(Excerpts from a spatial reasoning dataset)
★ ★ ★ ★ ★

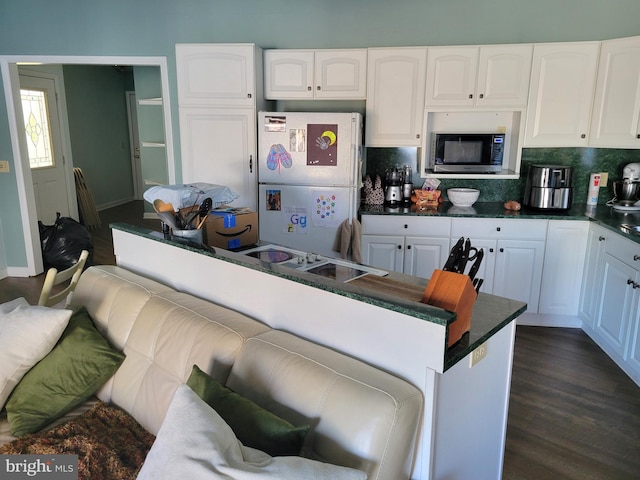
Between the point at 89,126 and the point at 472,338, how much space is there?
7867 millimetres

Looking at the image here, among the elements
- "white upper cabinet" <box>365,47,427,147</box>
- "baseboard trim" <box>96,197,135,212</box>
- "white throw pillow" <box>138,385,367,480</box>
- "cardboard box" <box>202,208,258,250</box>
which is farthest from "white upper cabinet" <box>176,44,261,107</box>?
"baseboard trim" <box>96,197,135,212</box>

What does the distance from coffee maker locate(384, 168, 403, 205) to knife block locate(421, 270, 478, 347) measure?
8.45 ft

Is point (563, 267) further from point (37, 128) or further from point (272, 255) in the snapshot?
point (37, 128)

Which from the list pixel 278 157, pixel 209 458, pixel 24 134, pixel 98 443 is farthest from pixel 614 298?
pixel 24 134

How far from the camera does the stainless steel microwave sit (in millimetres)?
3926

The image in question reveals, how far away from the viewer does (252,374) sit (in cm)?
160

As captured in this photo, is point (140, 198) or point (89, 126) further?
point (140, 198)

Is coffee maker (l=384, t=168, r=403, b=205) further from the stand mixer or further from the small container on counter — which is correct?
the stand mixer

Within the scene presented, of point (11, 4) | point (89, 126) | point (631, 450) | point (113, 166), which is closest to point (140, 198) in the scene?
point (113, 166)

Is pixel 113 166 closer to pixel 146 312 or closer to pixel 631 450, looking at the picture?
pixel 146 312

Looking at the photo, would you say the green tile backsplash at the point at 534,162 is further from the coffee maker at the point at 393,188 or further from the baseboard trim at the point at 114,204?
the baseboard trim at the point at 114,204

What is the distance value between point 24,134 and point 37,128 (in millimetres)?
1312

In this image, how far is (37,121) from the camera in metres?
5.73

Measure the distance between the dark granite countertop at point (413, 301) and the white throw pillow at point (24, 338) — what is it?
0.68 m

★ ★ ★ ★ ★

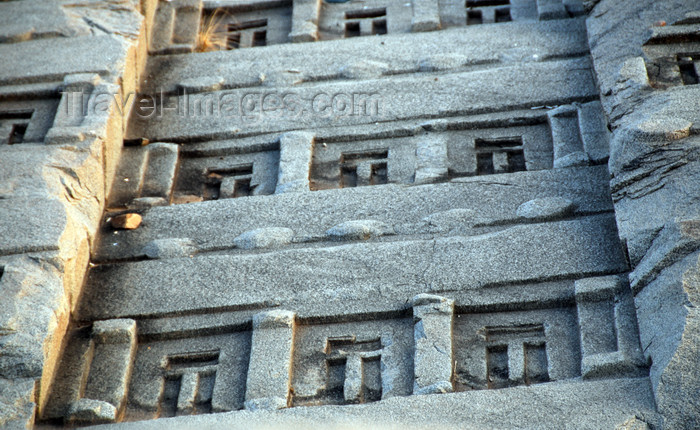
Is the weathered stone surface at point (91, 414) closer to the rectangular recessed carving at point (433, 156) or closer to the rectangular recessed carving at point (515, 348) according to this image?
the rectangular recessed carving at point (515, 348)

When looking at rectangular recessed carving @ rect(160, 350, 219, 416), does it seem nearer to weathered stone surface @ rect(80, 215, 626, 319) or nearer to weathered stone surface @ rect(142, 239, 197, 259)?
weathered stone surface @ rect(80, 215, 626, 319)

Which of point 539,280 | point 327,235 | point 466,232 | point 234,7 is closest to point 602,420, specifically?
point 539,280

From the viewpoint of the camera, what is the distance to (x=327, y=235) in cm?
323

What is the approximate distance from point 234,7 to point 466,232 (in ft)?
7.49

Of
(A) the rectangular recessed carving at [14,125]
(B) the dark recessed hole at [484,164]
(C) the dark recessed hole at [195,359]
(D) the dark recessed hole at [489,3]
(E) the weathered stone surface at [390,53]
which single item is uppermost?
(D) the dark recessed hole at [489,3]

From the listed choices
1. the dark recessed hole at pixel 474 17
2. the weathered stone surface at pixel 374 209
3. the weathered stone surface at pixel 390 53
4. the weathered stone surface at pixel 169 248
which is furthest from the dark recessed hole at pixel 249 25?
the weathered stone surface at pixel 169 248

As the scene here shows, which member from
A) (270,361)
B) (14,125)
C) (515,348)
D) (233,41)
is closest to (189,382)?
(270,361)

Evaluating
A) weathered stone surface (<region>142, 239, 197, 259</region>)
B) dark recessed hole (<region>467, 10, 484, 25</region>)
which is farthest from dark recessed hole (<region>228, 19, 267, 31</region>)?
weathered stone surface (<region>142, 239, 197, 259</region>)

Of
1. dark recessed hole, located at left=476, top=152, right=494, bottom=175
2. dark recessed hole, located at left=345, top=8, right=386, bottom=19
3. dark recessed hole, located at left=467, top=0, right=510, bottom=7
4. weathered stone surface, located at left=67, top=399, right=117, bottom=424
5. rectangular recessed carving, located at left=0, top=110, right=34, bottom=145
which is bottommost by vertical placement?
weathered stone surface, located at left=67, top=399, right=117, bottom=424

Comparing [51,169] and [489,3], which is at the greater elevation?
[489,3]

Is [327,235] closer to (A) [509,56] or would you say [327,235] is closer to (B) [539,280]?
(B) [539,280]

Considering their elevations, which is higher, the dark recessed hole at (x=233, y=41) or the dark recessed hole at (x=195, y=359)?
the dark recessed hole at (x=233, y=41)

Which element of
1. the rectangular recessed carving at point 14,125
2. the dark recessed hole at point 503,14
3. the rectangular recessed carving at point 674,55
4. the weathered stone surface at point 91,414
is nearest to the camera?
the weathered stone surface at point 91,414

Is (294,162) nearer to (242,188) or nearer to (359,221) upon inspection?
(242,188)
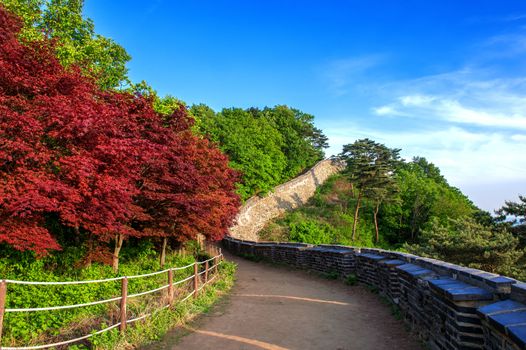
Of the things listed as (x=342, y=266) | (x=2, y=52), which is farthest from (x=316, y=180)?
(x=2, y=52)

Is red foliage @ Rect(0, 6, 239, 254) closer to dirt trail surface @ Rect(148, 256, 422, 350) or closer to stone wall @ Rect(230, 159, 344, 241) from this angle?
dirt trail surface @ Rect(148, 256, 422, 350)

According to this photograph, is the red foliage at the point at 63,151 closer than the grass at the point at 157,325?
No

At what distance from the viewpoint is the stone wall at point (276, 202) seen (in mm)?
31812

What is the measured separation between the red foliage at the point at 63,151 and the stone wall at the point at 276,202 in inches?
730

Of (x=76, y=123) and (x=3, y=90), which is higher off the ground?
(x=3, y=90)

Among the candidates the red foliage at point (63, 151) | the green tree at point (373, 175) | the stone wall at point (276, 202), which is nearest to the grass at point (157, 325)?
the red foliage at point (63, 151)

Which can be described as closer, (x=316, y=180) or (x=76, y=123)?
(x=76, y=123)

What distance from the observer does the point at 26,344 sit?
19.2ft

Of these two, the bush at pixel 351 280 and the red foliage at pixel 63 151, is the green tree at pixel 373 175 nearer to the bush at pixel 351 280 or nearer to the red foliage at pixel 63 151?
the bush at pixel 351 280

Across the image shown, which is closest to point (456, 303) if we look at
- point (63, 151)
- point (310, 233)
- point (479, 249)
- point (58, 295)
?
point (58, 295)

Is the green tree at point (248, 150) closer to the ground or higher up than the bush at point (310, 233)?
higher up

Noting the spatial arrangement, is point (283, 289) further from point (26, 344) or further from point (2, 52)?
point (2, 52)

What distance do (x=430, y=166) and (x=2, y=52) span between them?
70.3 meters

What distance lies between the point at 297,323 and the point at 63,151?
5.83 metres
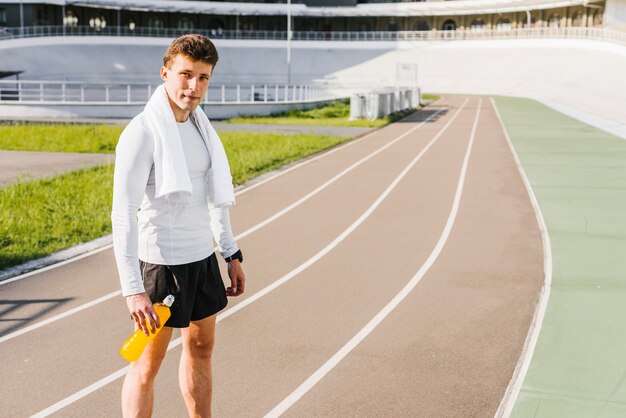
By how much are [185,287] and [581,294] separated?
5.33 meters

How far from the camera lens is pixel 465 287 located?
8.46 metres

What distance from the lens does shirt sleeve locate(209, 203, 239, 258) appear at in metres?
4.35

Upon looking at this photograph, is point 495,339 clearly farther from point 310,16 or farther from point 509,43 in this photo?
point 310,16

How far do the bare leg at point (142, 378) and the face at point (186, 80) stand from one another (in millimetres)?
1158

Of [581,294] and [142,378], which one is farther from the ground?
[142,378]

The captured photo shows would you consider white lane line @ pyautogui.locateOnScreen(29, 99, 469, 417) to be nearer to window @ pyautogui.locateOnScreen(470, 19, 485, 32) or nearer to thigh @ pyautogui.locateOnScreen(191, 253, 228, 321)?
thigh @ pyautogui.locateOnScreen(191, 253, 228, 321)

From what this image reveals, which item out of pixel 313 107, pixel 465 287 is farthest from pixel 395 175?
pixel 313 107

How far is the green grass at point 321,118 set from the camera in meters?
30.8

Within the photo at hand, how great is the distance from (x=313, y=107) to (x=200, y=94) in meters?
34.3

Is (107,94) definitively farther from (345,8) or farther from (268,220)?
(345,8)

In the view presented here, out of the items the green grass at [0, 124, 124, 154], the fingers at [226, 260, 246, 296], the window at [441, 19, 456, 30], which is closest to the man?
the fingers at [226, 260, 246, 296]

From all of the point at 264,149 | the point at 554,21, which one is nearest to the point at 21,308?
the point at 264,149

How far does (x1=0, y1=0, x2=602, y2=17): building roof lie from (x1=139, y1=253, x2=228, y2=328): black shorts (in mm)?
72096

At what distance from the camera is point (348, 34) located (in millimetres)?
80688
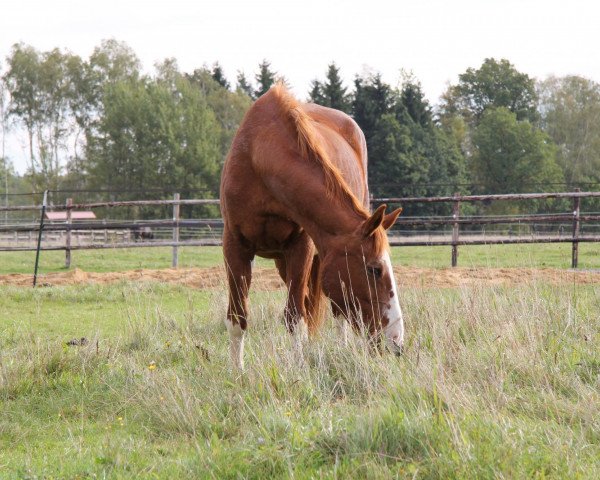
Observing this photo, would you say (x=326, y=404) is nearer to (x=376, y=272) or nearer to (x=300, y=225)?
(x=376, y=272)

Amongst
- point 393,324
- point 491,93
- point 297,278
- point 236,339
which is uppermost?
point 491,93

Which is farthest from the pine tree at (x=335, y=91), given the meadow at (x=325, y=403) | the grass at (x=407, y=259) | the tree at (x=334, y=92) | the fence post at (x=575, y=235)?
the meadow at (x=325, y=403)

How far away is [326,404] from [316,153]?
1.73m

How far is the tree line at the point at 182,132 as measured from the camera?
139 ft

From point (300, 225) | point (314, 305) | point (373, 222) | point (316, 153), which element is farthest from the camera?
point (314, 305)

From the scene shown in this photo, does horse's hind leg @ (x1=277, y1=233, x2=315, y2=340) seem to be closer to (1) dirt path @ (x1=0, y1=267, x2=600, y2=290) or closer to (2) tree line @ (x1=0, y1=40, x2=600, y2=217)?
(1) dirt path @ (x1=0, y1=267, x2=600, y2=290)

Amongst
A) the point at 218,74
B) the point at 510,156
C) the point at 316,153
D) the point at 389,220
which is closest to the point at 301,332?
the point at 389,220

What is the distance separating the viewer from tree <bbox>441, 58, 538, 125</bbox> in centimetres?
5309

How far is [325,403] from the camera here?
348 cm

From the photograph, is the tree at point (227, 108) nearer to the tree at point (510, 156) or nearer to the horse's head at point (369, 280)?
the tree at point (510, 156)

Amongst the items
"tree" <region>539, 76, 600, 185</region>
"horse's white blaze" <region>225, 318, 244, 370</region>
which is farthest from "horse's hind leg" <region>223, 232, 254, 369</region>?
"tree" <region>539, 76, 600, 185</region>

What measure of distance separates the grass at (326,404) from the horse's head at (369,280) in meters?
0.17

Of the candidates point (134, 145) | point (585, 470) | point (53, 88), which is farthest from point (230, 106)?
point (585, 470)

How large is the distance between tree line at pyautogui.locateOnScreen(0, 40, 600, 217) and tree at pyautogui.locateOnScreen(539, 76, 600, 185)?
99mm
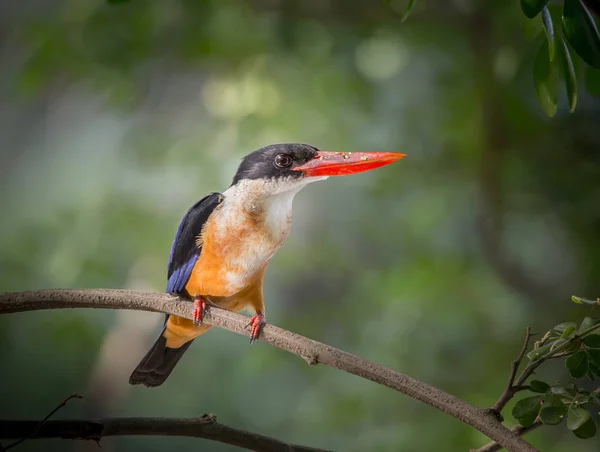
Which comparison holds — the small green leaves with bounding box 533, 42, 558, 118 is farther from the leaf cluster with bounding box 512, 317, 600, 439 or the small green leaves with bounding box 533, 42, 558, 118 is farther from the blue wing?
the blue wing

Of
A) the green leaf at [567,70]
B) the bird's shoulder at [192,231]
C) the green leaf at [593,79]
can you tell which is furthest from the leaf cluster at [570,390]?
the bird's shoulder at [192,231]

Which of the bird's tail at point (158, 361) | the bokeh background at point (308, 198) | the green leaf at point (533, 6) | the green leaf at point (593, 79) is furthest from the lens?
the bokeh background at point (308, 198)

★ ★ ★ ★ ★

Show each line of the data above that contains the string "pyautogui". Treat uppercase and lowercase letters as distinct.

The captured photo shows would you consider white lane line @ pyautogui.locateOnScreen(29, 99, 469, 417) to be nearer to window @ pyautogui.locateOnScreen(470, 19, 485, 32) or nearer to thigh @ pyautogui.locateOnScreen(191, 253, 228, 321)?
thigh @ pyautogui.locateOnScreen(191, 253, 228, 321)
How large is the distance between tree line at pyautogui.locateOnScreen(0, 40, 600, 217) and tree at pyautogui.locateOnScreen(539, 76, 600, 185)?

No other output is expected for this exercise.